Catherine's delight too when speaking to the Celt was obvious.

"I was emotional coming through the door today, it was just wonderful," she marvels.

With the children's performances and interaction, taking guests for tours of the school, Wednesday's official opening stood as an amazing testament to how Holy Family is empowering its pupils and helping them to meet their potential.

Richard now reflects on "what a great decision we made" in enrolling his daughter Rachel at Holy Family.


"Unless you are a parent, or a member of staff or a pupil, you don't truly understand the difference and the impact that this school makes on people's lives," said Richard trying to regain his composure. "It's quite extraordinary."

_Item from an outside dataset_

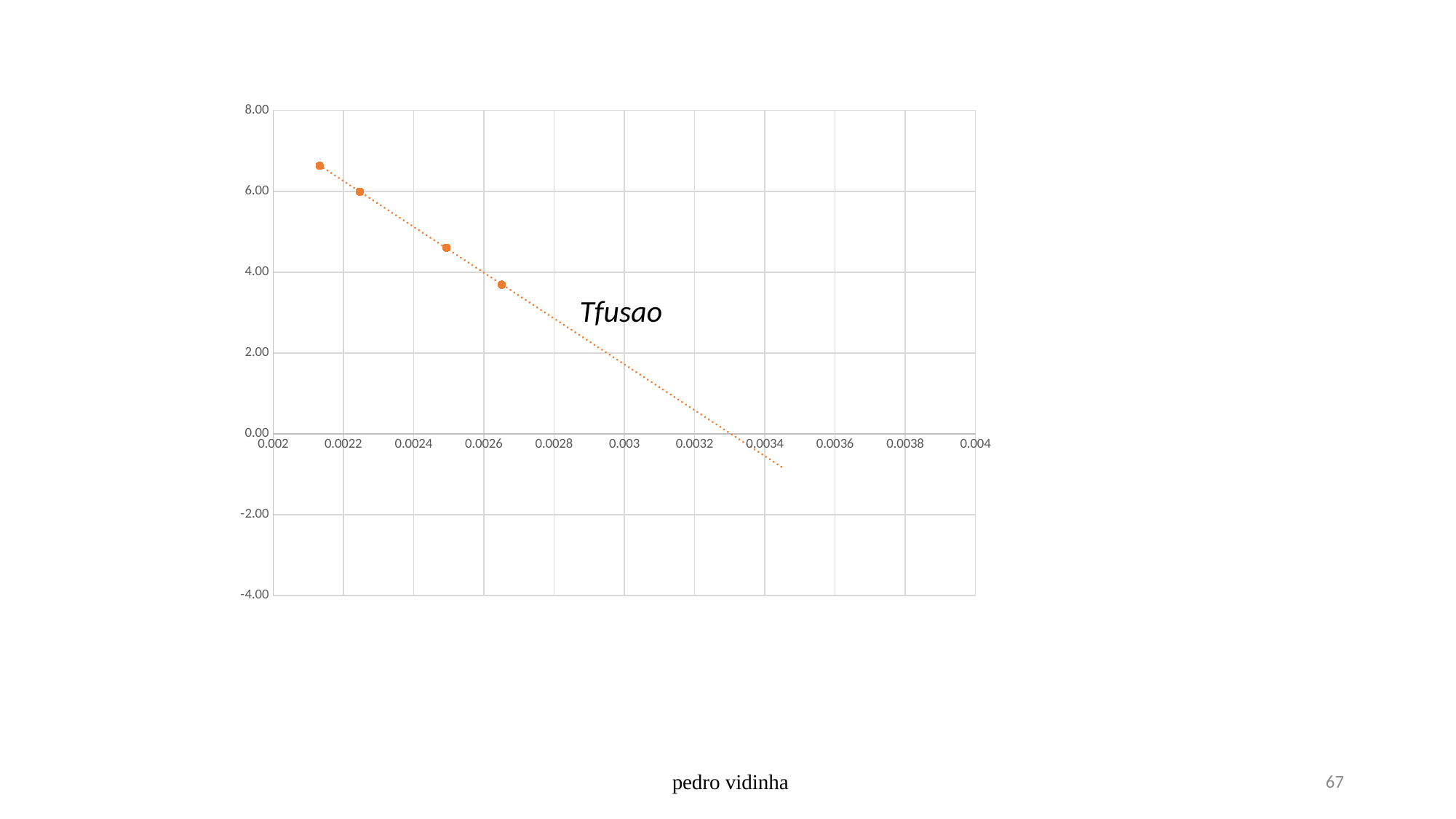
Is the value of the leftmost data point greater or less than 6.00? greater What kind of chart is shown on the slide? scatter chart What is the lowest value shown on the vertical axis? -4.00 How many data points are plotted on the chart? 4 What text label is shown next to the trendline on the chart? Tfusao Is the value of the third data point from the left greater or less than 4.00? greater What is the highest value shown on the vertical axis? 8.00 Which data point has the highest value, the leftmost or the rightmost? the leftmost Do the plotted values rise or fall as the x value increases? fall Is the value of the rightmost data point greater or less than 4.00? less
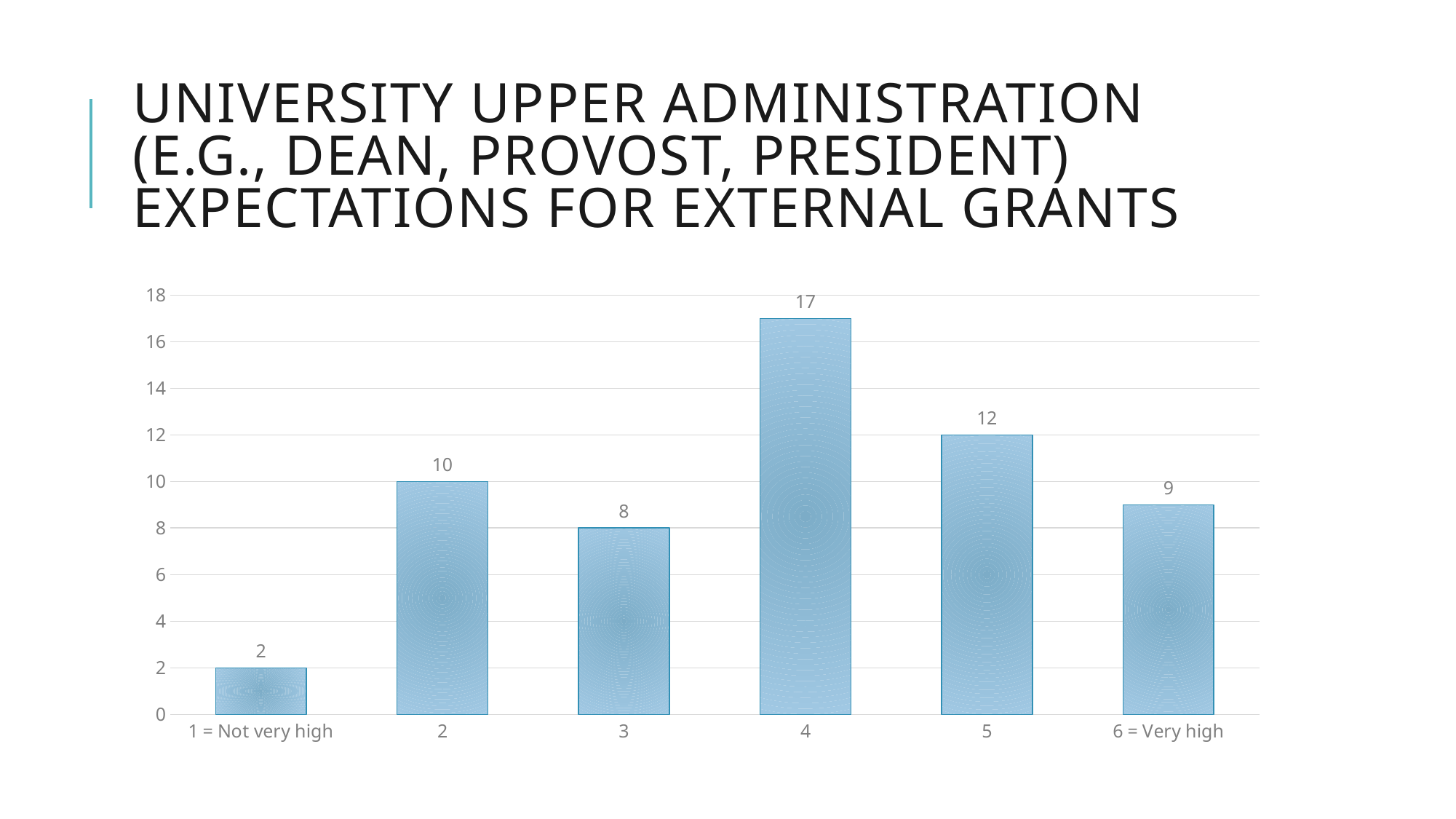
Which is larger, the value for category 2 or the value for category 3? 2 Is the value for category 5 greater or less than 10? greater What is the value for the category '1 = Not very high'? 2 What is the title of the slide? University Upper Administration (e.g., Dean, Provost, President) Expectations for External Grants What kind of chart is shown on the slide? bar chart What is the value for the category '6 = Very high'? 9 Which category has the lowest value? 1 = Not very high What is the value for category 4? 17 How many categories are shown on the x axis? 6 Which category has the highest value? 4 What is the difference between the values for category 4 and category 5? 5 What is the total of all the bar values in the chart? 58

And now they have the facilities to match. The very best facilities.

"The skills they learn are not always measurable," said Principal Rachel Moynagh of the Holy Family pupils. "The pupils learn to cope and to adapt to their own situation, they learn to deal with the challenges that life puts in their way, and more importantly they learn to take the opportunities that life presents to play a full and active part in society. they are the heart of our school, they are what makes us unique."